*Work instruction*: Convert every one of the records below into a numbered list, leaving out any blank lines. Omit the pictures from your answer.

[Records excerpted from a collection]

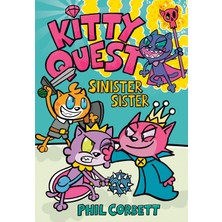 Razorbill Kitty Quest: Sinister Sister: A Graphic Novel: 3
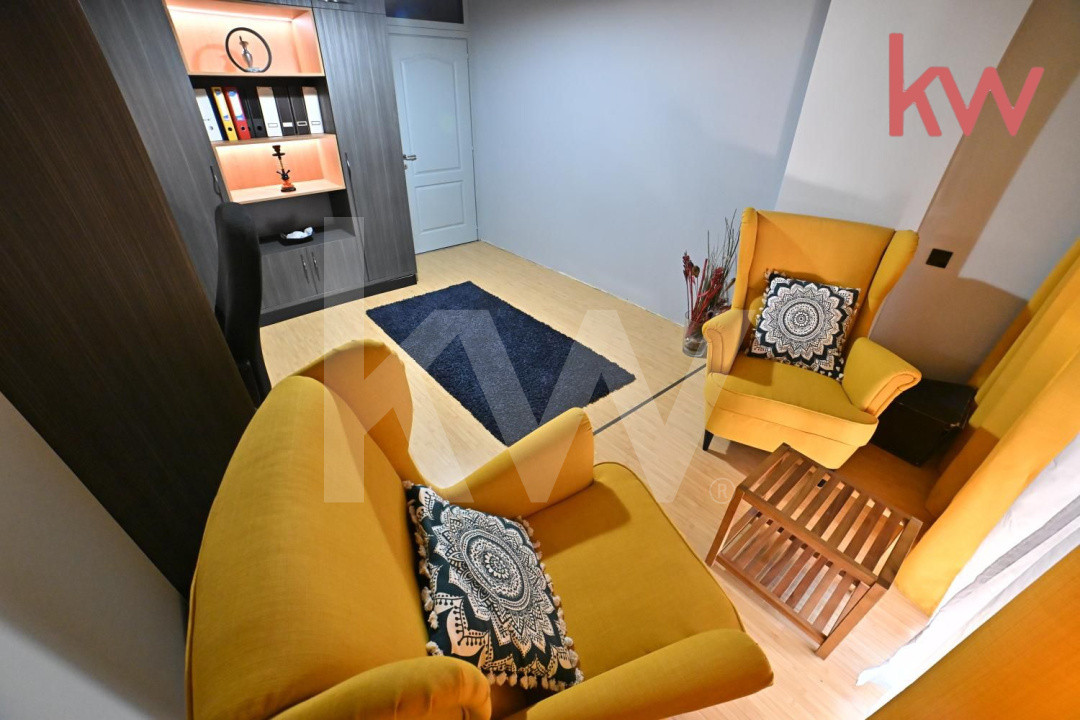 Apartament de Vanzare, Suprafata generoasa -  complet utilat/mobilat, Rovine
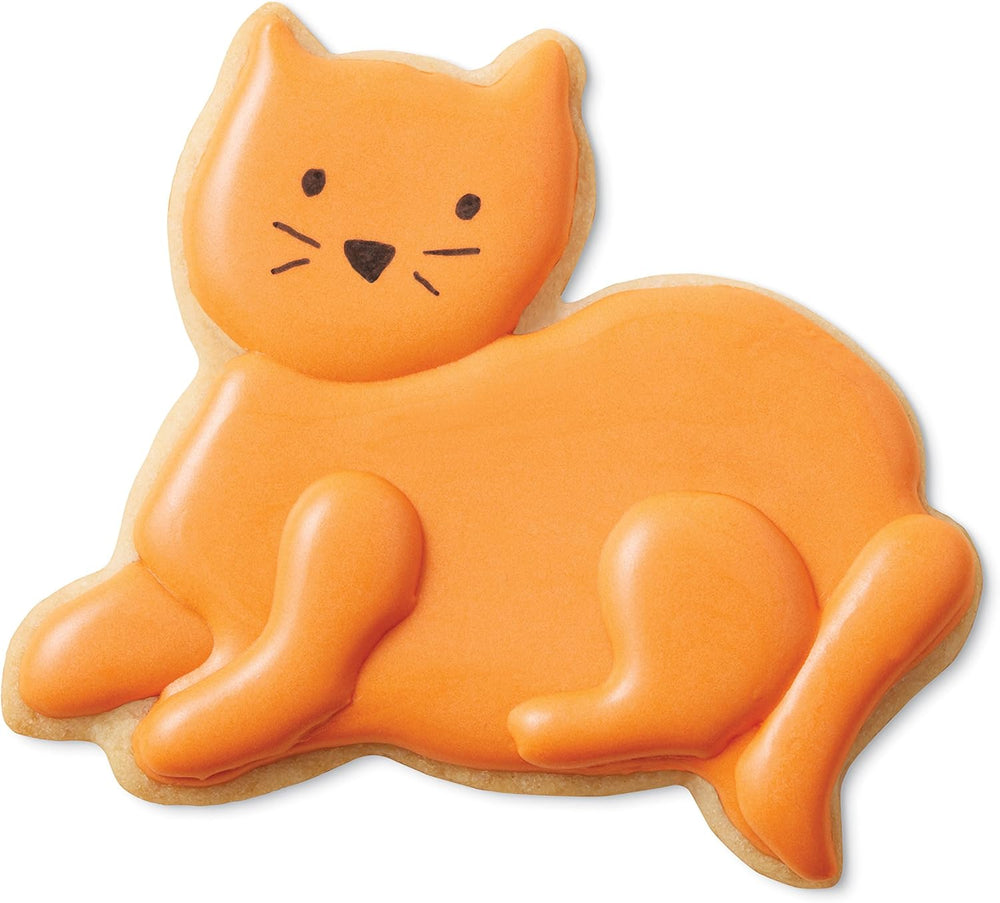 Wilton Tropical Party Lot de 3 emporte-pièces : emporte-pièces tropicaux, emporte-pièces : poisson, chien, chat, oiseau, papillon et plus encore, pâtisserie de cuisine, bricolage – Set/50, multicolore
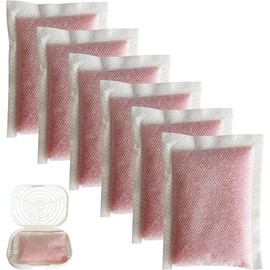 6 Pack Cat Litter Odor Eliminator Refills - Compatible with Whisker OdorTrap Pod, for Litter Robot 4 Filter Pocket & Litter Robot 3 Drawer, Keep Home Fresh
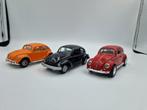 Volkswagen kever beetle 1/43, Ophalen of Verzenden, Zo goed als nieuw, Corgi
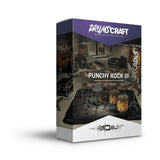 Punchy Rock III Superior Drummer 3 preset box, designed for rock and metal music production, from DrumsCraft.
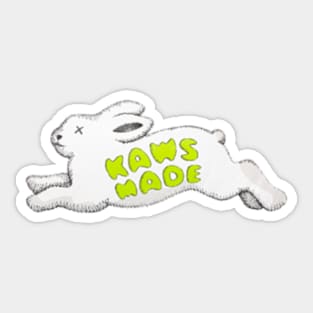 kaws made Sticker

*Output*:
1.  Razorbill Kitty Quest: Sinister Sister: A Graphic Novel: 3
2.  Apartament de Vanzare, Suprafata generoasa -  complet utilat/mobilat, Rovine
3.  Wilton Tropical Party Lot de 3 emporte-pièces : emporte-pièces tropicaux, emporte-pièces : poisson, chien, chat, oiseau, papillon et plus encore, pâtisserie de cuisine, bricolage – Set/50, multicolore
4.  6 Pack Cat Litter Odor Eliminator Refills - Compatible with Whisker OdorTrap Pod, for Litter Robot 4 Filter Pocket & Litter Robot 3 Drawer, Keep Home Fresh
5.  Volkswagen kever beetle 1/43, Ophalen of Verzenden, Zo goed als nieuw, Corgi
6.  Punchy Rock III Superior Drummer 3 preset box, designed for rock and metal music production, from DrumsCraft.
7.  kaws made Sticker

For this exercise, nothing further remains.